→ **Problem statement**:
Please output all of the entries exactly and omit any images they hold.

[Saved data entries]

+===+

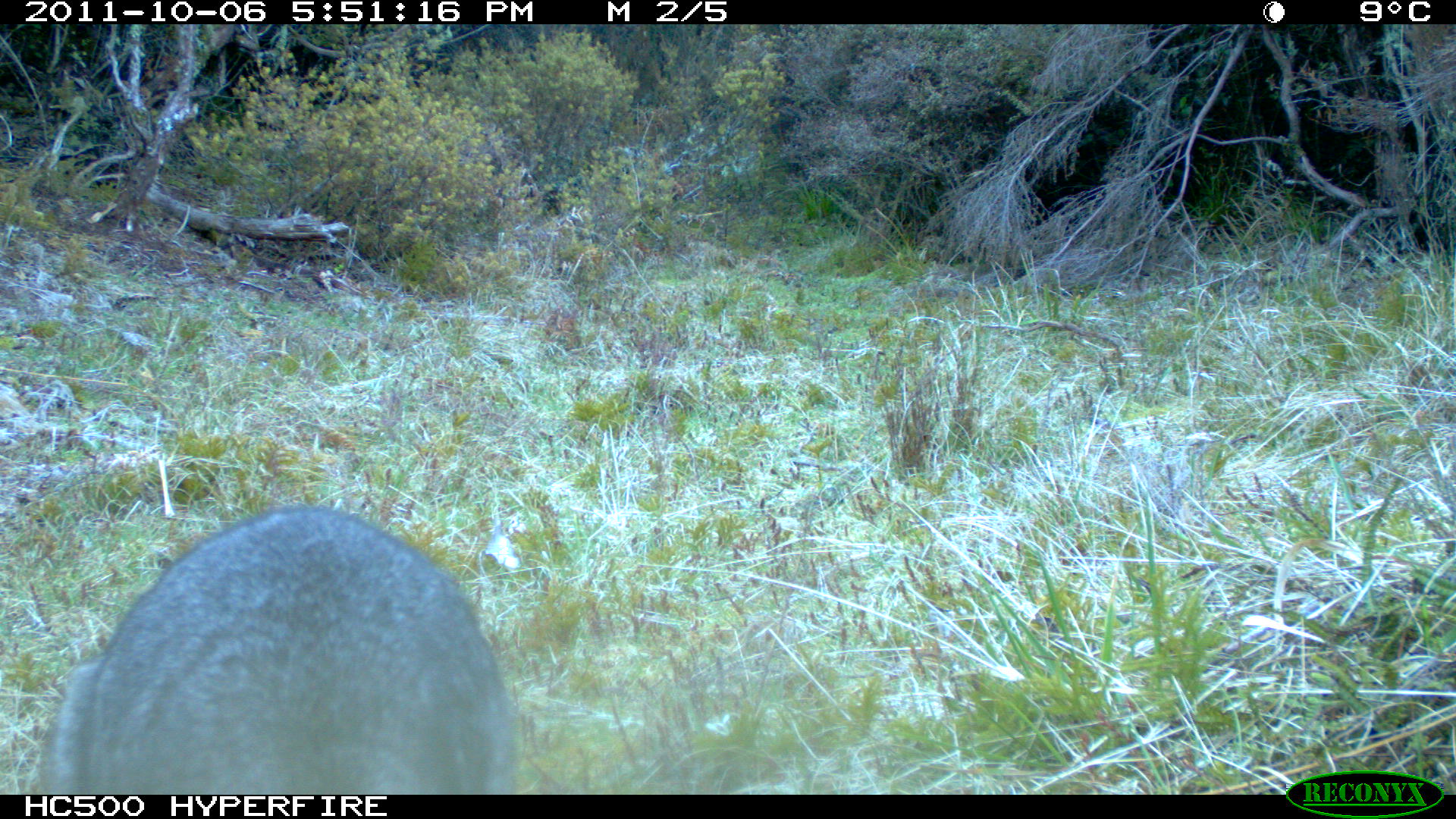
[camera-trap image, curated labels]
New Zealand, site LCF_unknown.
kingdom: Animalia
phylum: Chordata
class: Mammalia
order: Diprotodontia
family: Macropodidae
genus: Notamacropus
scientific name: Notamacropus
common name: wallaby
Wallaby (Notamacropus).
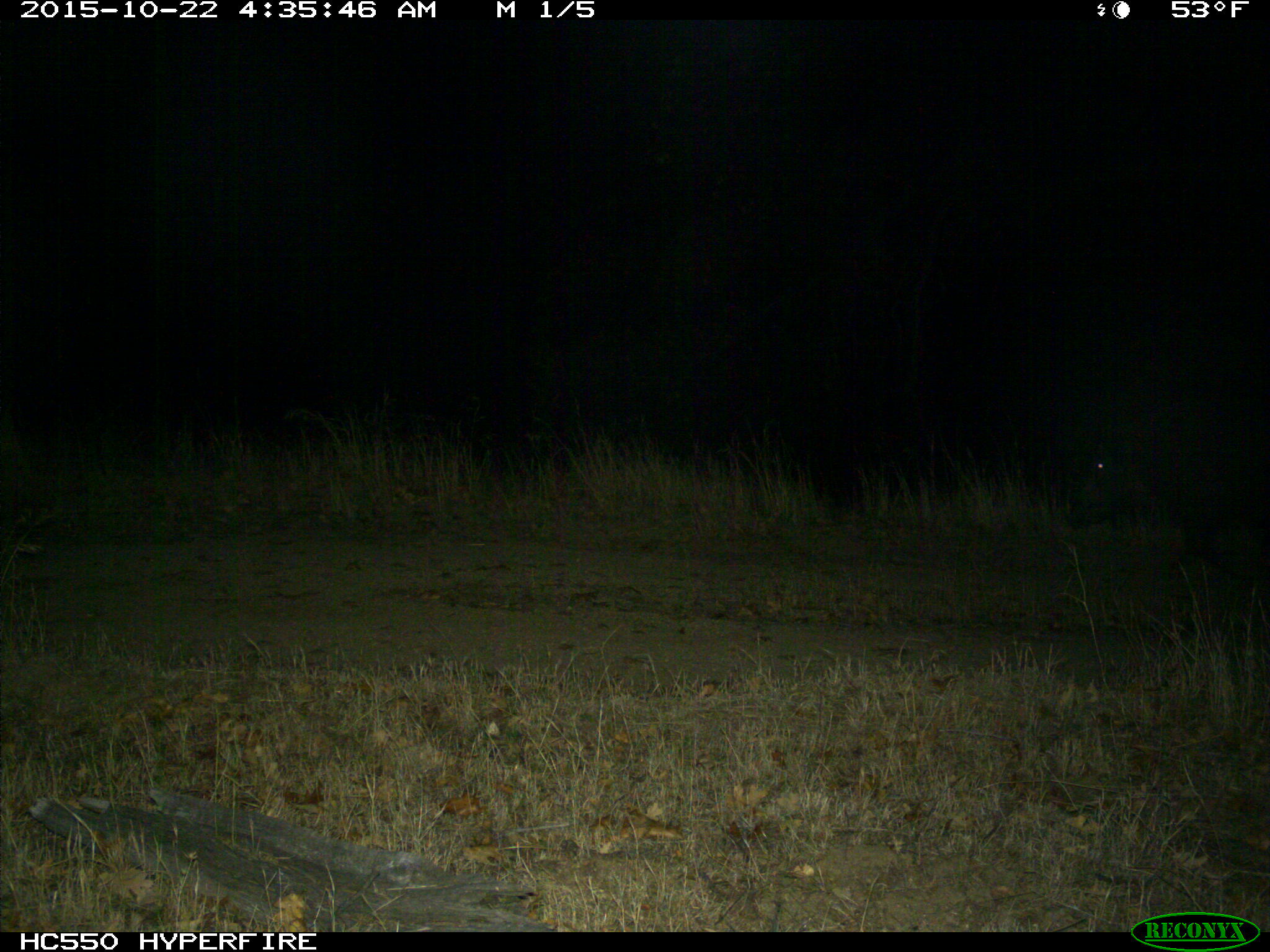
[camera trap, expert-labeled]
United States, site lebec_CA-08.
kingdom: Animalia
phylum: Chordata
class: Mammalia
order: Artiodactyla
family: Suidae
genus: Sus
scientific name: Sus scrofa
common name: wild boar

+===+

→ **Answer space**:
[camera-trap image, curated labels]
New Zealand, site LCF_unknown.
kingdom: Animalia
phylum: Chordata
class: Mammalia
order: Diprotodontia
family: Macropodidae
genus: Notamacropus
scientific name: Notamacropus
common name: wallaby
Wallaby (Notamacropus).
[camera trap, expert-labeled]
United States, site lebec_CA-08.
kingdom: Animalia
phylum: Chordata
class: Mammalia
order: Artiodactyla
family: Suidae
genus: Sus
scientific name: Sus scrofa
common name: wild boar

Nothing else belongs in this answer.